EXERCISE GOAL:
Images are to be left out; everything else in the records gets copied exactly.

MATERIAL SUPPLIED:
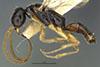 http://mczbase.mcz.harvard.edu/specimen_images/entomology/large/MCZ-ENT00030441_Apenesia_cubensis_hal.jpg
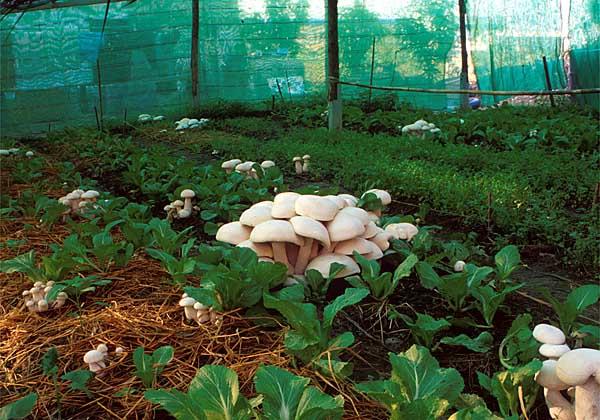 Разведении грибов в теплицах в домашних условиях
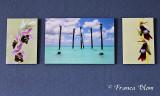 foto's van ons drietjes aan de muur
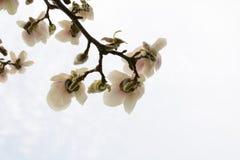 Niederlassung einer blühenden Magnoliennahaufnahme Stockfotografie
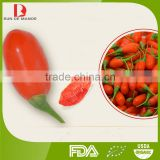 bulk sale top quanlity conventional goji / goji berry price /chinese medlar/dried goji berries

COMPLETED TASK:
 http://mczbase.mcz.harvard.edu/specimen_images/entomology/large/MCZ-ENT00030441_Apenesia_cubensis_hal.jpg
 Разведении грибов в теплицах в домашних условиях
 foto's van ons drietjes aan de muur
 Niederlassung einer blühenden Magnoliennahaufnahme Stockfotografie
 bulk sale top quanlity conventional goji / goji berry price /chinese medlar/dried goji berries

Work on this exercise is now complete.